Hello,
I have a preliminary version of patch which speeds up report import by 24x (not 24 % but 24 times) while the data consumed in SQL is cut at half. Let me first described how I measured it. I’ve used a VM (6GB RAM, 2 vCPUs) with Foreman 1.23 running with default installation parameters (PostgreSQL) on CentOS 7.7. In the Rails console I created a small script that tries to create reports with 100 lines. Half of it were same lines and half of it were unique lines. I’ve used benchmark-ips gem to measure throughtput for 30 minutes. The results are:
Without the patch:
- 191 reports inserted in 30 minutes
- rate of import was 0.14 report per second
- 27 MB of postgres data (data + indices)
With the patch:
- 5.477k reports inserted in 30 minutes
- rate of import was 3.468 report per second
- 13 MB of postgres data (data + indices)
That gives approx. 24x better performance and 50% less stored data. How is that possible you ask?
It’s easy, we currently store report lines in separate tables: messages, sources and a join table called logs which joins all of the with table called reports. The data is deduplicated using sha1 sum and index on it, however the problem is that on busy instances the logs table easily grow and index don’t fit into memory. Everything is slow then, not only report import but everything else to the point then host starts swapping (the worst case).

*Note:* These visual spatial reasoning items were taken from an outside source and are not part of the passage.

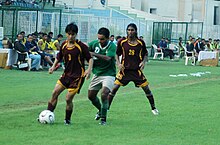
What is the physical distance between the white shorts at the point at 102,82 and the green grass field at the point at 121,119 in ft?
2.27

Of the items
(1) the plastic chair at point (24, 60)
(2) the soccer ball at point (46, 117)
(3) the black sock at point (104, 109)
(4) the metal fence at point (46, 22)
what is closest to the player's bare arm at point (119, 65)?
(3) the black sock at point (104, 109)

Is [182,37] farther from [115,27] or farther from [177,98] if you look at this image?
[177,98]

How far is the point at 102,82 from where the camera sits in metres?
13.0

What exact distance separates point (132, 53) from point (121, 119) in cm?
161

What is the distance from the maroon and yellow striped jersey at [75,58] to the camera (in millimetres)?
12203

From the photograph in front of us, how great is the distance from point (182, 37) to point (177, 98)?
34.0 meters

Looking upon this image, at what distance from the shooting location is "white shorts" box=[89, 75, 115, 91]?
12.9 m

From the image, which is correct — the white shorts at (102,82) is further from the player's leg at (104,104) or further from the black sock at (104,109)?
the black sock at (104,109)

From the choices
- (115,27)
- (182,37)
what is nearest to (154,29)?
(182,37)

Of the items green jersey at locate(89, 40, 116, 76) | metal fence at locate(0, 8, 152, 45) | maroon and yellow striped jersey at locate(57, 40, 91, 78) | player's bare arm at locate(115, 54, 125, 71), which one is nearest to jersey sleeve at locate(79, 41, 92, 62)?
maroon and yellow striped jersey at locate(57, 40, 91, 78)

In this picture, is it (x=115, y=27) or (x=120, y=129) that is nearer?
(x=120, y=129)

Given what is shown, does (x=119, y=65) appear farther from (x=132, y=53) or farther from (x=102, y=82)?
(x=102, y=82)

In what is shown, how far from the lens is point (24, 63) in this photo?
28.5 m

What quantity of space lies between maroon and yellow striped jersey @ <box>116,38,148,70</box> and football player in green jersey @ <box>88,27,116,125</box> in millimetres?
1252
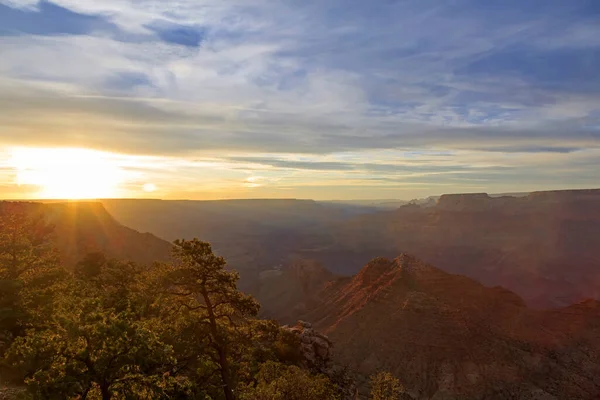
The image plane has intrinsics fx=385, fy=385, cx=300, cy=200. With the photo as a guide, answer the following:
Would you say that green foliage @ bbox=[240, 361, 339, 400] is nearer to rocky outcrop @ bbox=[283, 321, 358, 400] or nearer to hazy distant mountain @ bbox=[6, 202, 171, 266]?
rocky outcrop @ bbox=[283, 321, 358, 400]

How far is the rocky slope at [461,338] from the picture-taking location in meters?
58.0

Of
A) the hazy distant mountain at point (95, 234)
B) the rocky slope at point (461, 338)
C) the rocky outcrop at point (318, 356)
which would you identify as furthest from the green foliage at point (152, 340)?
the hazy distant mountain at point (95, 234)

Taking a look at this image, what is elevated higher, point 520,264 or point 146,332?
point 146,332

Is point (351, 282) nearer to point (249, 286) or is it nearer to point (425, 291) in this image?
point (425, 291)

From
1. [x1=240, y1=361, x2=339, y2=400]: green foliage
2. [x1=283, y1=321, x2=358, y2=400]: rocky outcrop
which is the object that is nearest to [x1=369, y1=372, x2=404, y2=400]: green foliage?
[x1=283, y1=321, x2=358, y2=400]: rocky outcrop

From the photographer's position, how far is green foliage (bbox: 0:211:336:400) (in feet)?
47.5

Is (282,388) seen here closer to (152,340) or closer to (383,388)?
(152,340)

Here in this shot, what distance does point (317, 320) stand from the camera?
3617 inches

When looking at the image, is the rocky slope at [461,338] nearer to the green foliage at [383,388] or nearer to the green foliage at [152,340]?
the green foliage at [383,388]

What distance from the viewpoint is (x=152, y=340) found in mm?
14992

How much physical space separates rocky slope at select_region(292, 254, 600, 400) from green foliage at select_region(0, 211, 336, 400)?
42707 mm

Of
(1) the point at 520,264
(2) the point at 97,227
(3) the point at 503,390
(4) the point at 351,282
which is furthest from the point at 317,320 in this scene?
(1) the point at 520,264

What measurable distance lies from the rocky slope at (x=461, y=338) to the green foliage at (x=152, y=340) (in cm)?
4271

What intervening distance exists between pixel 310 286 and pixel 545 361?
227ft
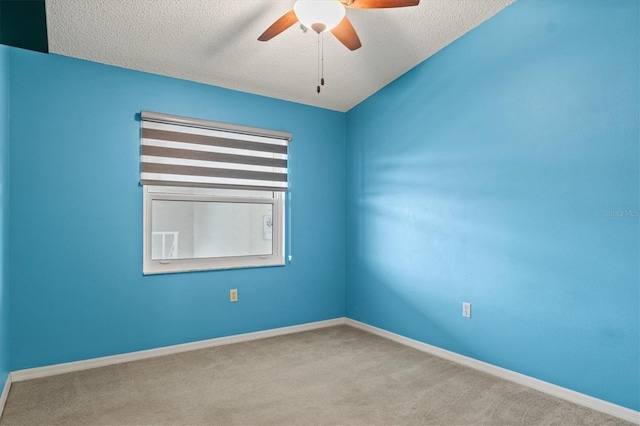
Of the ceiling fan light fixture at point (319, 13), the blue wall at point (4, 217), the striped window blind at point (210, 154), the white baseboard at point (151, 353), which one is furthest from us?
the striped window blind at point (210, 154)

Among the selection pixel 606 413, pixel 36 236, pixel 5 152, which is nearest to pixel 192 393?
pixel 36 236

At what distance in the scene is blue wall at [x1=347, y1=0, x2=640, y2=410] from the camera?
2.12 metres

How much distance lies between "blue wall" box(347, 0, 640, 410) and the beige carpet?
13.9 inches

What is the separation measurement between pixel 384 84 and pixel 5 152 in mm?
3020

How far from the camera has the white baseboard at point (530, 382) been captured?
2.08 metres

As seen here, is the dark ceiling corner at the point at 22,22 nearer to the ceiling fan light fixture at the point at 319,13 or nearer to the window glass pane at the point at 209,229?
the ceiling fan light fixture at the point at 319,13

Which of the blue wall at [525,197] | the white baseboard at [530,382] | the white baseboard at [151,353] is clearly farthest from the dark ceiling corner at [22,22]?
the white baseboard at [530,382]

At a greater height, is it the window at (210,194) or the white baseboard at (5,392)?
the window at (210,194)

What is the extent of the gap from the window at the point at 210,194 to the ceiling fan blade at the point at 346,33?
4.75 ft

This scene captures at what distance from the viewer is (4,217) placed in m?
2.37

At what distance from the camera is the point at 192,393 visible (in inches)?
92.3

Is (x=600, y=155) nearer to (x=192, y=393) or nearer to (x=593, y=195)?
(x=593, y=195)

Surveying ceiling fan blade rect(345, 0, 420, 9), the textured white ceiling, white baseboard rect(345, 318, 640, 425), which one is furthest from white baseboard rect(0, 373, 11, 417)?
ceiling fan blade rect(345, 0, 420, 9)

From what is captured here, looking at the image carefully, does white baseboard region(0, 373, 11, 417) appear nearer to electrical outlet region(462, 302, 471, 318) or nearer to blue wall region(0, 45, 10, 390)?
blue wall region(0, 45, 10, 390)
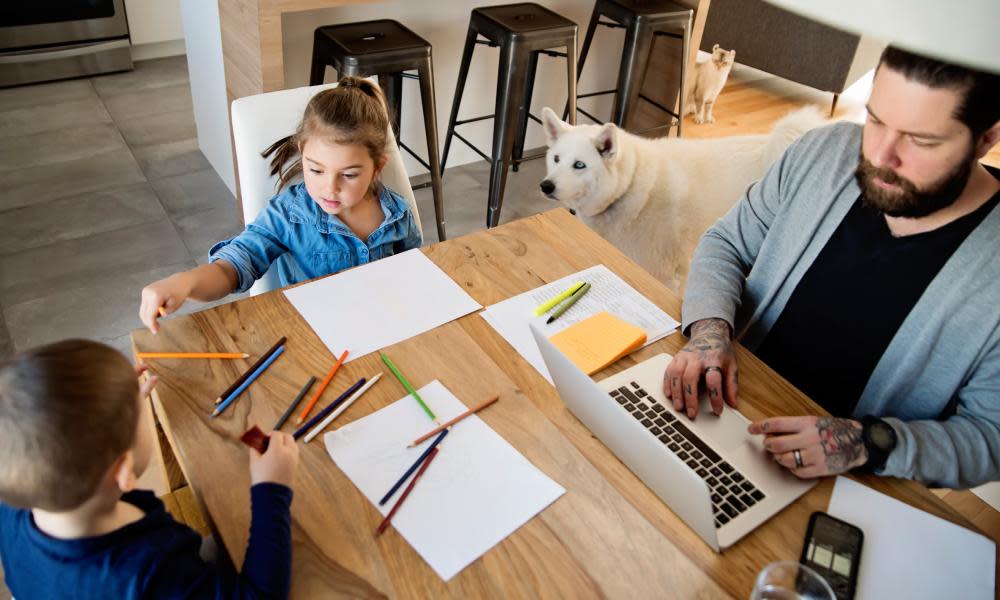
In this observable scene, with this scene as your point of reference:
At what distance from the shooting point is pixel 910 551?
0.93 metres

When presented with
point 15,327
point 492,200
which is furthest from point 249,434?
point 492,200

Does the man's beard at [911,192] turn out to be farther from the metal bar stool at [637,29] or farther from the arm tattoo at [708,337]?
the metal bar stool at [637,29]

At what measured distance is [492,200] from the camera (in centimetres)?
299

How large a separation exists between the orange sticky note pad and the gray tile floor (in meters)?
1.71

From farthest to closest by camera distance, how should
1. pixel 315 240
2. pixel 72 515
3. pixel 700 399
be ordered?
pixel 315 240
pixel 700 399
pixel 72 515

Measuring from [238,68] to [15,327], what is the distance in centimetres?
114

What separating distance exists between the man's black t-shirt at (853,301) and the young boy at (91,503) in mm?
1016

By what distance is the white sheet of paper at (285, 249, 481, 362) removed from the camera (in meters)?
1.22

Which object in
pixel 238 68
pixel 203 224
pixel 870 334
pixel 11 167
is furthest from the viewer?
pixel 11 167

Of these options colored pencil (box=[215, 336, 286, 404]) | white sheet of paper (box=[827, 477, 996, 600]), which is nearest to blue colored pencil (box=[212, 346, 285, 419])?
colored pencil (box=[215, 336, 286, 404])

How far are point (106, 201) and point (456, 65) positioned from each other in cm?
162

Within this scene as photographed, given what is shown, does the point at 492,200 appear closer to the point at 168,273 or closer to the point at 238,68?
the point at 238,68

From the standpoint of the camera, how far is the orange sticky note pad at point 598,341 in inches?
47.4

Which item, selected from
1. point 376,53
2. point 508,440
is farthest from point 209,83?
point 508,440
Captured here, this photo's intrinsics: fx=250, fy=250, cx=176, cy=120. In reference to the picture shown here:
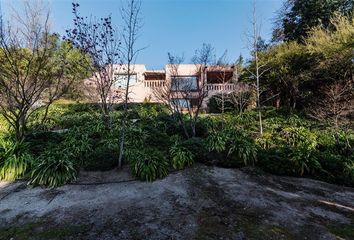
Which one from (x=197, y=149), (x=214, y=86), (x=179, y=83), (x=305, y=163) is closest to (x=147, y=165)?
(x=197, y=149)

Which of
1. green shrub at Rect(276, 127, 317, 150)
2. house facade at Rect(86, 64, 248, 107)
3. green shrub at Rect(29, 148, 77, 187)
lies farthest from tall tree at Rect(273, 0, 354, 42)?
green shrub at Rect(29, 148, 77, 187)

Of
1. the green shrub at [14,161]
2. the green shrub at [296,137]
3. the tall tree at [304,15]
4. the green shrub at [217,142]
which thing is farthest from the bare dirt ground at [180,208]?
the tall tree at [304,15]

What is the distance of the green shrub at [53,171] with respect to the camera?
546 centimetres

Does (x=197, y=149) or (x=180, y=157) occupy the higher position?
(x=197, y=149)

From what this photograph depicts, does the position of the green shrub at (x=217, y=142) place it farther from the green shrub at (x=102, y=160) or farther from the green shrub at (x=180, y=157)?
the green shrub at (x=102, y=160)

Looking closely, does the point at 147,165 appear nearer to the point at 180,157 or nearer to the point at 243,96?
the point at 180,157

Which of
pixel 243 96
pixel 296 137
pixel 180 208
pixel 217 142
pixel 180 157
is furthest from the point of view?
pixel 243 96

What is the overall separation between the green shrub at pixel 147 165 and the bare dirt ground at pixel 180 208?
0.21m

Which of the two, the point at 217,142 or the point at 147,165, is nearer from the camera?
the point at 147,165

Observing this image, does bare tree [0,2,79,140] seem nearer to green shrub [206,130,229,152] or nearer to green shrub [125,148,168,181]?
green shrub [125,148,168,181]

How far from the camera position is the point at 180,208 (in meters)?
4.42

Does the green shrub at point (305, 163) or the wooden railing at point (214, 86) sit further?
the wooden railing at point (214, 86)

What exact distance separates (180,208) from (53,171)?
10.0 feet

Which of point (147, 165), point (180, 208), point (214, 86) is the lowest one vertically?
point (180, 208)
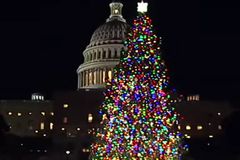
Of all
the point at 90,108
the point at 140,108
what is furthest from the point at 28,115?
the point at 140,108

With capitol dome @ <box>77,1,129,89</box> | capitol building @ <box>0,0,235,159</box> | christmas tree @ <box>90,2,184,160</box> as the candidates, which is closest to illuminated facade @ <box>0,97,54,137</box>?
capitol building @ <box>0,0,235,159</box>

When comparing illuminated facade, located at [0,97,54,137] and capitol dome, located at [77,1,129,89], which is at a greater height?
capitol dome, located at [77,1,129,89]

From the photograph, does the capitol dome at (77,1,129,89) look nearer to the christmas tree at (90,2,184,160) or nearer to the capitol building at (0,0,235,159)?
the capitol building at (0,0,235,159)

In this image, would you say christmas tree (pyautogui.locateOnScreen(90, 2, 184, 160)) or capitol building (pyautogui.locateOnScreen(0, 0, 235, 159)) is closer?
christmas tree (pyautogui.locateOnScreen(90, 2, 184, 160))

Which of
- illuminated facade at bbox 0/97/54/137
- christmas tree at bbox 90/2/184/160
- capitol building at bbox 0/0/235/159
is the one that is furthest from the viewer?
illuminated facade at bbox 0/97/54/137

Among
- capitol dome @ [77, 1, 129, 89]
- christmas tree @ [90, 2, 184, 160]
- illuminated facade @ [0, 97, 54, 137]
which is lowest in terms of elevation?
christmas tree @ [90, 2, 184, 160]

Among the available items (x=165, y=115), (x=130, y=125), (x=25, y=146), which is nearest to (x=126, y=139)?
(x=130, y=125)

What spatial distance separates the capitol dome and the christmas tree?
2435 inches

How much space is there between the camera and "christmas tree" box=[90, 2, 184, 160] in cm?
3073

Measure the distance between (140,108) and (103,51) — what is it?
228 feet

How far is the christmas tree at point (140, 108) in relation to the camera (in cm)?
3073

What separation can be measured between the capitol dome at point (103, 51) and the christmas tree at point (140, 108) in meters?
61.9

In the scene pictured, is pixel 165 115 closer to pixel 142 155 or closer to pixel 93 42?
pixel 142 155

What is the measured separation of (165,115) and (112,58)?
2663 inches
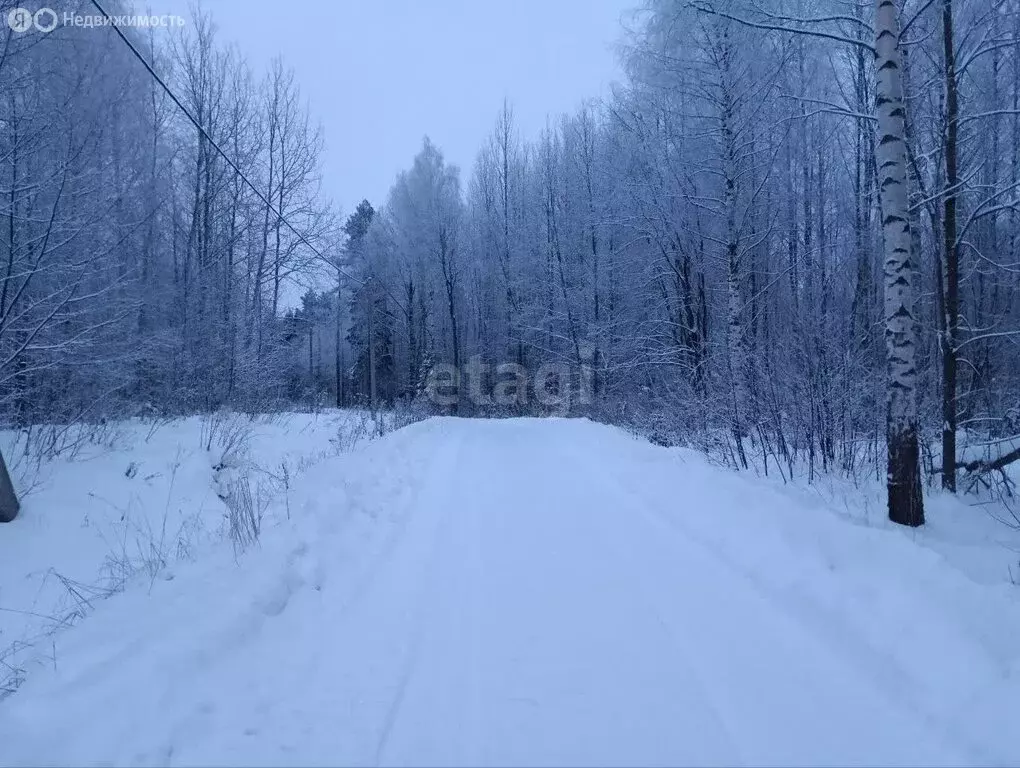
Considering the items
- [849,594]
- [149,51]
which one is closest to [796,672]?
[849,594]

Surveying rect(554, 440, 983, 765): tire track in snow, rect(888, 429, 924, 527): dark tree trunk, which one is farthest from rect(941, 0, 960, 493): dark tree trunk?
rect(554, 440, 983, 765): tire track in snow

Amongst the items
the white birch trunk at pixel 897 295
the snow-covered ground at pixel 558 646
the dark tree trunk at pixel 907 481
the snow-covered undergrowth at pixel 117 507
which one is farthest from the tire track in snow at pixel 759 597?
the snow-covered undergrowth at pixel 117 507

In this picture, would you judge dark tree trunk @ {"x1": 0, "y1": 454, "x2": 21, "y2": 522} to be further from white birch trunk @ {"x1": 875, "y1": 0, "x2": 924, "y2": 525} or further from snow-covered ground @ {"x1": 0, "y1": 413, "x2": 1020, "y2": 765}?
white birch trunk @ {"x1": 875, "y1": 0, "x2": 924, "y2": 525}

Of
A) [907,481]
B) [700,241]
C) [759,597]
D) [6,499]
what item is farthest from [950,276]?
[6,499]

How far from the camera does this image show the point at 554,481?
926 cm

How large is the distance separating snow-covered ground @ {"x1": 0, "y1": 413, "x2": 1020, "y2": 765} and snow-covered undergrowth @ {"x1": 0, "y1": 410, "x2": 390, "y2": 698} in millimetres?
475

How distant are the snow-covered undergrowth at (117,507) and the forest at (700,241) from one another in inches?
51.5

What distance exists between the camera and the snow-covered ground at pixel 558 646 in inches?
106

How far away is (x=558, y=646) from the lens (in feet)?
12.0

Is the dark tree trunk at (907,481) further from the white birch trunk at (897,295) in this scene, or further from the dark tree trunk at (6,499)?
the dark tree trunk at (6,499)

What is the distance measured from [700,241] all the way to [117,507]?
540 inches

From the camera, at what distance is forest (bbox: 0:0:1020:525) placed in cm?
683

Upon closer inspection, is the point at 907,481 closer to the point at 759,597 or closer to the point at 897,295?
the point at 897,295

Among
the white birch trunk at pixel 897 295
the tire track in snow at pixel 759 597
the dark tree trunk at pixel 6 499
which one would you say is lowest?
the tire track in snow at pixel 759 597
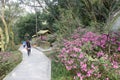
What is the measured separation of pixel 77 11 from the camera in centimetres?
1852

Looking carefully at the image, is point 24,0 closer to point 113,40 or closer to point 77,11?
point 77,11

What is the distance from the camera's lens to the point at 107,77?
302 inches

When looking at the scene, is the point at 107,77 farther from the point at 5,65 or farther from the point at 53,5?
the point at 53,5

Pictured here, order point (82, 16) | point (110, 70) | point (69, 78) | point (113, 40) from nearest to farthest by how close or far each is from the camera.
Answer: point (110, 70), point (69, 78), point (113, 40), point (82, 16)

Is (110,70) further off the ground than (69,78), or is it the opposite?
(110,70)

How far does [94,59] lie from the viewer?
7.97 meters

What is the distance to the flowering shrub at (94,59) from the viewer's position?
7574mm

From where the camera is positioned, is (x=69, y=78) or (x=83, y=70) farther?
(x=69, y=78)

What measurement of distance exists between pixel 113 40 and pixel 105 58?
3.33 metres

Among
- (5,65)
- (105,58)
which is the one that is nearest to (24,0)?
(5,65)

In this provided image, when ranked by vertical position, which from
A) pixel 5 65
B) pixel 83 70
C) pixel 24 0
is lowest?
pixel 5 65

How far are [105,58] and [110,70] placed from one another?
541 mm

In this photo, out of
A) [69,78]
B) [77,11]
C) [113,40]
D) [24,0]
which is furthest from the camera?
[24,0]

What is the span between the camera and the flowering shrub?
757cm
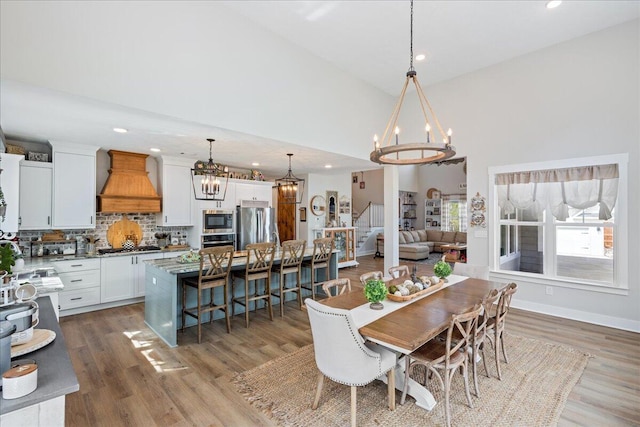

My scenario was easy as my VM had plenty of memory and all indices were loaded, however we’ve seen many deployments where logs table index is much bigger than memory and in that case all operations are much slower as SQL server needs to seek on drive. In these scenarios this can easily be 500x better performance.
The proposal I would like to discuss is obvious - I drop all those tables and report model gets new field called “body” which is a JSON (Rails) type. For databases which do support JSON datatype Rails uses that (PostgreSQL, MySQL), for others it’s just TEXT. Rails automatically serializes JSON when reading and writing to the field. In other words: instead storing report lines into three join tables, I store it into a long VARCHAR instead. No rocket science, text gets compressed on PostgreSQL so deduplication is not necessary.
Postgres also supports JSONB format which allows to create indices on JSON fields, however the big disadvantage is that the format is not compressed by default so it is probably not worth it. Also I don’t see ability to search across report lines as useful thing and tablescan can always be implemented.
Everything looks great, except few cons I want to discuss here before I start finishing off the patch and doing some changes in some plugins:
- The change is disturbing for plugins - many of them uses report models directly (there is no API defined). It will require changes, at least in OpenSCAP and Ansible (there are probably more). It can’t be done in a compatible way, however changes should be pretty small (except OpenSCAP that one is reporting monster).
- Foreman provided search capability in report contents (messages, resources). However I did a research this year on Discourse and there were no voices against dropping this. Many actually confirmed that they’ve never used this search. Note searching by hosts, report date/time and other basic fields will still be possible and we can add other fields when requested (possibly OpenSCAP).
It’s also a chance to define an API for plugins, since reports are JSON now, plugins can either manipulate the JSON directly adding their own fields or use provided API for that. Also we could define columns per plugin, so base report would only have one column (line) while puppet would have two (line, resource) and openscap probably four as it has today. This would lead to better user experience, currently all reports show two columns as it was a puppet report.
Raw results from my test scripts (will come with the patch). Without the patch:
Calculating -------------------------------------
import report 50/50 0.140 (± 0.0%) i/s - 191.000 in 1812.264915s
table_name | total | index | toast | table
-----------------------------------------+------------+------------+------------+------------
logs | 18 MB | 16 MB | 8192 bytes | 1984 kB
messages | 4688 kB | 2152 kB | 8192 bytes | 2528 kB
sources | 4688 kB | 2152 kB | 8192 bytes | 2528 kB
reports | 400 kB | 304 kB | 8192 bytes | 88 kB
With the patch:
Calculating -------------------------------------
import report 50/50 3.468 (±57.7%) i/s - 5.477k in 1800.238053s
table_name | total | index | toast | table
-----------------------------------------+------------+------------+------------+---------
reports | 13 MB | 1432 kB | 8192 bytes | 12 MB
Edit: All tests were done in a single process (single thread), it generated all the JSON and also sent the requests. Obviously, real-world scenario would saturate the database much more (we default to 6 worker Ruby processes by default and big deployments have dozens of them) giving even more dramatic increase of performance.